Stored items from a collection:
# # # #

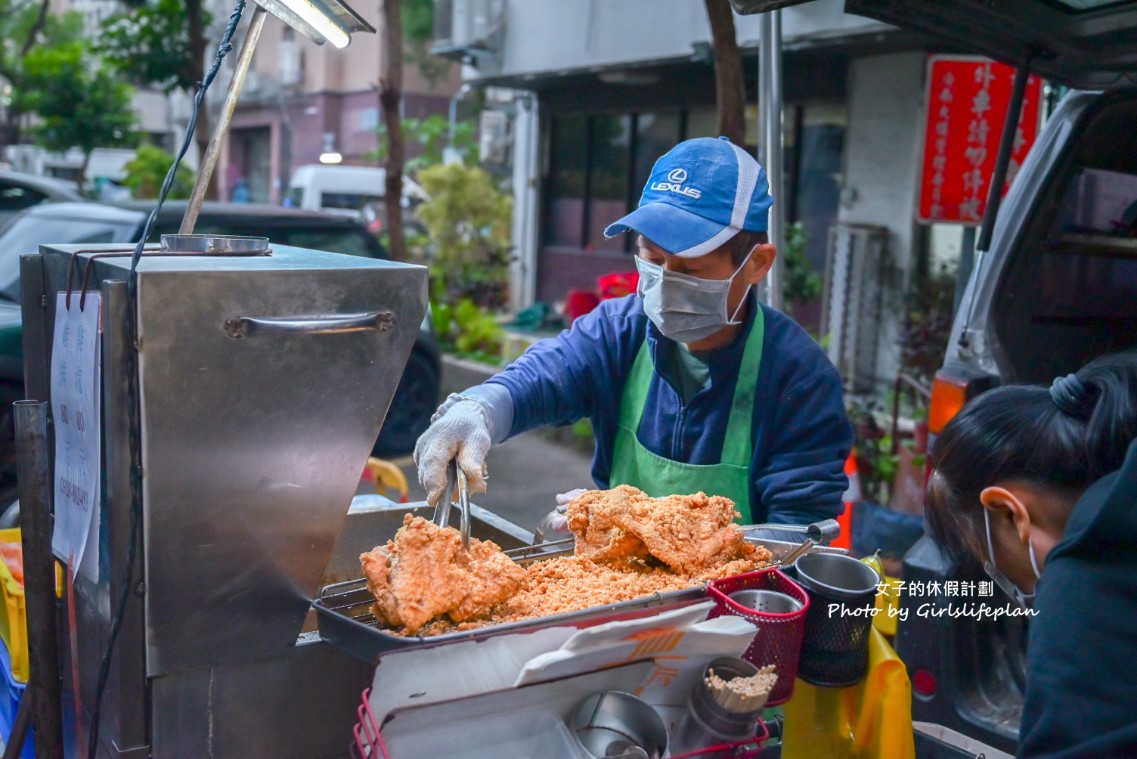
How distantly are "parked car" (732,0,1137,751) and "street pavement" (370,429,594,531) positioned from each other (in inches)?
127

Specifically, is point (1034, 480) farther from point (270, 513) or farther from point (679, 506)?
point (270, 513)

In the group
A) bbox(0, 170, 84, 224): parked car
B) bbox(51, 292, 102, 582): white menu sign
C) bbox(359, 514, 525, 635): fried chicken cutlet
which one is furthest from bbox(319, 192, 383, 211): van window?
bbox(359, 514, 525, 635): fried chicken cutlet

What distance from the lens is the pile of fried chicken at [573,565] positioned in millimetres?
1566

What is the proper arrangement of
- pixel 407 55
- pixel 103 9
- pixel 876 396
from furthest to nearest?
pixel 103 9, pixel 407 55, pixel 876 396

# # # #

Print the rows verbatim, starting at the line that has "In the group" and going through to the last line of the rows.

◆ Result for this task:
In the group
A) bbox(0, 170, 84, 224): parked car
B) bbox(51, 292, 102, 582): white menu sign
C) bbox(359, 514, 525, 635): fried chicken cutlet
which one is furthest from bbox(319, 192, 383, 211): van window?
bbox(359, 514, 525, 635): fried chicken cutlet

What distance from the lens is the pile of fried chicken at [573,565] positioned in millimetres?
1566

What is the proper arrangement of
- pixel 407 55
- pixel 103 9
- pixel 876 396
from furthest to nearest?
pixel 103 9, pixel 407 55, pixel 876 396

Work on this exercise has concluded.